Copy the listing below word for word, from the line containing "How far from" through the line containing "657 centimetres", including both of those lines.

----- Provided entries

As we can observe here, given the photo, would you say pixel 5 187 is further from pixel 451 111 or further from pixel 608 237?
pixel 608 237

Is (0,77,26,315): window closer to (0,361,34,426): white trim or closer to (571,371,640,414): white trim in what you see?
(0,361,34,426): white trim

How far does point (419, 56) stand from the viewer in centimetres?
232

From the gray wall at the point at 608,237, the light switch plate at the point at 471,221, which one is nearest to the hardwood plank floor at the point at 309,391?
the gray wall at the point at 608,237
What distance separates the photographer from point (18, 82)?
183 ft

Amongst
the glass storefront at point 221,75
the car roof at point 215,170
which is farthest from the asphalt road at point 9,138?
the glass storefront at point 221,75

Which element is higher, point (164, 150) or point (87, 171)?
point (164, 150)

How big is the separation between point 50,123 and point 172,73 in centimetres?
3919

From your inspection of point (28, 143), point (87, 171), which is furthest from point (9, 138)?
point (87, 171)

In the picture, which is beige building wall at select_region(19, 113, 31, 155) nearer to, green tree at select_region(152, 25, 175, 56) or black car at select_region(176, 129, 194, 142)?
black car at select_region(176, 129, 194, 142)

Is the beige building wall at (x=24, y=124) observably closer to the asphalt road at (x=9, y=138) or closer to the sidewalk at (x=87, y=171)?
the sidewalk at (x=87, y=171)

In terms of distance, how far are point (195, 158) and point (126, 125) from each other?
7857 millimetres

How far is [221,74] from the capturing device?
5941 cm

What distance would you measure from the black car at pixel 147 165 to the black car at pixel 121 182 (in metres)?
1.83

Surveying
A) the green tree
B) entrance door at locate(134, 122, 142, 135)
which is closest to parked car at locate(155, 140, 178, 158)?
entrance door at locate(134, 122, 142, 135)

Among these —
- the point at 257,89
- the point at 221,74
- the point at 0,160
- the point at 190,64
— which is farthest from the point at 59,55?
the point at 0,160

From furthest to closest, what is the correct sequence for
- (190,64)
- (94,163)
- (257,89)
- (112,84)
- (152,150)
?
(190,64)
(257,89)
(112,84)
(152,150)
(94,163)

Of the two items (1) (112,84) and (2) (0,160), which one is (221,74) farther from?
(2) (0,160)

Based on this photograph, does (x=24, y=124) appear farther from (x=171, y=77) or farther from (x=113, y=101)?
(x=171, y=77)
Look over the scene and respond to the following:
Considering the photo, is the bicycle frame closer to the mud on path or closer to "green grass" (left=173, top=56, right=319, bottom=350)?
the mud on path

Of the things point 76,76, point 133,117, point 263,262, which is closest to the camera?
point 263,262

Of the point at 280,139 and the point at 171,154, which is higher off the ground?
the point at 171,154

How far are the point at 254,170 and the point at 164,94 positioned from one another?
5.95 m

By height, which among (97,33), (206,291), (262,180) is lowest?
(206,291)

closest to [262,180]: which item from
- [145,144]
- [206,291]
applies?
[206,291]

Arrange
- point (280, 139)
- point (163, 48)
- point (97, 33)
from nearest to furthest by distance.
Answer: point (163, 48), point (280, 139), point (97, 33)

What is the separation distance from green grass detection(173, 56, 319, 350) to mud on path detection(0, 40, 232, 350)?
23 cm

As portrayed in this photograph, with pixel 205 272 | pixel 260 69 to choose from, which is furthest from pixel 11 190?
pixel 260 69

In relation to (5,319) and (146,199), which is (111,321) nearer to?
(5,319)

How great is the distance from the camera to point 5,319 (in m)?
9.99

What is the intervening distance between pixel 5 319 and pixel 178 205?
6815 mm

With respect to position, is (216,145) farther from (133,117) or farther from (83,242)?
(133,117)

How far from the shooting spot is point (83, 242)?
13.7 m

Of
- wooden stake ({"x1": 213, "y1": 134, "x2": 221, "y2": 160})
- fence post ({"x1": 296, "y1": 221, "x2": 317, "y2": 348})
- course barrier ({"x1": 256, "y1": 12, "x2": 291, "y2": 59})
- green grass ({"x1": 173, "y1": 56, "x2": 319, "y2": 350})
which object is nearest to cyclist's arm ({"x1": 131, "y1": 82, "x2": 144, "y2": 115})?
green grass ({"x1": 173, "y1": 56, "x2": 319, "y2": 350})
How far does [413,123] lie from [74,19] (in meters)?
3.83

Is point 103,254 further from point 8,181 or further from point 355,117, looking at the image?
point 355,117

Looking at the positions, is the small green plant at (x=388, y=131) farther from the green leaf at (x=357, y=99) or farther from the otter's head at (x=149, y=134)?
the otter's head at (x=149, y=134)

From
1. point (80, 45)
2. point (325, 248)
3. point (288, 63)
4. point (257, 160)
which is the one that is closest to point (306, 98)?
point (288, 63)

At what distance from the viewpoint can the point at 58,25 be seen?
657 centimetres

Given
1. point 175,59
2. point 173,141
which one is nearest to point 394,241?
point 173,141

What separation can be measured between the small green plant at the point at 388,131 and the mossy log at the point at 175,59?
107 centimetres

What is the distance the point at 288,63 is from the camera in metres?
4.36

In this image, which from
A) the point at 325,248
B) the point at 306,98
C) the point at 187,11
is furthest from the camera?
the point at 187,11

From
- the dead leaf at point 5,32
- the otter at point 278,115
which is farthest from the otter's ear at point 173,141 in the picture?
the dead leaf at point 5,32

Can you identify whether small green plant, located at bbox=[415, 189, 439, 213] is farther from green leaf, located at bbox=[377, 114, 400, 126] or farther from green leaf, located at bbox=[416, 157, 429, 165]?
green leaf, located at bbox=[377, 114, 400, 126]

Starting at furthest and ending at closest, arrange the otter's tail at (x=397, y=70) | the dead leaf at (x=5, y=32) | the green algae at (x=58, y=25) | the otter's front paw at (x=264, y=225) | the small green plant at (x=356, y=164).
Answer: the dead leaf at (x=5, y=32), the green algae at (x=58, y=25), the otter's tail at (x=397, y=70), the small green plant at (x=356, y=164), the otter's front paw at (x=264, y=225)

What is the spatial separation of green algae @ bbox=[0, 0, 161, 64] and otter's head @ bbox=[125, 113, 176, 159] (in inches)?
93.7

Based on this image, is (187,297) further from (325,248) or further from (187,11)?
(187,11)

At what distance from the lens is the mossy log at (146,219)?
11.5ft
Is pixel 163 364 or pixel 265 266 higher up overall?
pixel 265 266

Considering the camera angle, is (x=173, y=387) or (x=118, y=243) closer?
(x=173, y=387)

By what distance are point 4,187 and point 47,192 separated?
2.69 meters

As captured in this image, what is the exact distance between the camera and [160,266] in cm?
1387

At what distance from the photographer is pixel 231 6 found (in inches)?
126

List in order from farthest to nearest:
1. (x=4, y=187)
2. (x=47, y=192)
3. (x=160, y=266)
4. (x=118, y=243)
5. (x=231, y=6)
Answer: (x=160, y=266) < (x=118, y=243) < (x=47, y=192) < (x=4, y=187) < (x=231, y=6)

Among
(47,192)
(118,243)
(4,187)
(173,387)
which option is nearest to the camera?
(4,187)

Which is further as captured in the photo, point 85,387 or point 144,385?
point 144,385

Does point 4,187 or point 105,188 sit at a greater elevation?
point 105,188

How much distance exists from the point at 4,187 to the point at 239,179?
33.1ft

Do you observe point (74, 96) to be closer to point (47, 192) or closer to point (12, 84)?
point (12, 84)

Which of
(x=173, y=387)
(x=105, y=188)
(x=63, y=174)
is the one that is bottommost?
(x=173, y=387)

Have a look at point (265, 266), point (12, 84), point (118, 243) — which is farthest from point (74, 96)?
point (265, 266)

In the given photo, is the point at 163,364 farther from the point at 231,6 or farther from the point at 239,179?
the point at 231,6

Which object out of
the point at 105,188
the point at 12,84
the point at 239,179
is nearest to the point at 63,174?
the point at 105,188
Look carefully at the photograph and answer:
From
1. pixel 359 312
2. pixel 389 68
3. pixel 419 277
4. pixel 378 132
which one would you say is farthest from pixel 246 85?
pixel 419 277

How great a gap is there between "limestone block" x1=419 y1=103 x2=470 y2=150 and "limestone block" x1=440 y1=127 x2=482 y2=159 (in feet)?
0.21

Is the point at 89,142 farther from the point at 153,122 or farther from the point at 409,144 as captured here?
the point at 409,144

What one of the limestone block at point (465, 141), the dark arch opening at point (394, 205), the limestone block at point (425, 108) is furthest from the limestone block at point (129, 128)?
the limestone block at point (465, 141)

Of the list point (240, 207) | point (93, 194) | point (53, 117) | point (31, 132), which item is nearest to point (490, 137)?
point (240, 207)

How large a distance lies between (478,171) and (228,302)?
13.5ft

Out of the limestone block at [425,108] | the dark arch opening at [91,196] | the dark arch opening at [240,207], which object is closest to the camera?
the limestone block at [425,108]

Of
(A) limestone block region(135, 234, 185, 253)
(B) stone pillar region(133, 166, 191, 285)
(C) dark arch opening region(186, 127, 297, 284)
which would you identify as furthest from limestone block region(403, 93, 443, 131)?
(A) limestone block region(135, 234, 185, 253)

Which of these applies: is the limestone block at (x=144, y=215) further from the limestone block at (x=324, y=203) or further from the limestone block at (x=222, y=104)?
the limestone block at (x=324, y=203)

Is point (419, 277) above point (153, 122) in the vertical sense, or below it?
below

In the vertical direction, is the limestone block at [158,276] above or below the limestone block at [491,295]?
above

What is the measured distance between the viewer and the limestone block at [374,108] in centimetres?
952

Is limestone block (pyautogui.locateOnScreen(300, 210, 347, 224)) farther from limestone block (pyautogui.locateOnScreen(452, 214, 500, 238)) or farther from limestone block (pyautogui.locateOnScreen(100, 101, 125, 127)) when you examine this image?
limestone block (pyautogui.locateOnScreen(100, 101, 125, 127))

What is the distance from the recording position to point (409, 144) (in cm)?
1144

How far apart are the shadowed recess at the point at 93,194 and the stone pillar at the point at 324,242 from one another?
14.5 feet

----------

» **Task output**
How far from the shooting spot is point (83, 242)?
13.7 m

Of
- wooden stake ({"x1": 213, "y1": 134, "x2": 221, "y2": 160})
- fence post ({"x1": 296, "y1": 221, "x2": 317, "y2": 348})
- course barrier ({"x1": 256, "y1": 12, "x2": 291, "y2": 59})
- green grass ({"x1": 173, "y1": 56, "x2": 319, "y2": 350})
which object is nearest to cyclist's arm ({"x1": 131, "y1": 82, "x2": 144, "y2": 115})?
green grass ({"x1": 173, "y1": 56, "x2": 319, "y2": 350})
How far does [413,123] lie from [74,19] (in meters)?
3.83

Is point 103,254 further from point 8,181 or further from point 355,117, looking at the image?
point 355,117

Looking at the positions, is the small green plant at (x=388, y=131) farther from the green leaf at (x=357, y=99) or farther from the otter's head at (x=149, y=134)?
the otter's head at (x=149, y=134)

From
1. point (80, 45)
2. point (325, 248)
3. point (288, 63)
4. point (257, 160)
which is the one that is closest to point (306, 98)?
point (288, 63)

At what distance from the viewpoint can the point at 58,25 be seen?
657 centimetres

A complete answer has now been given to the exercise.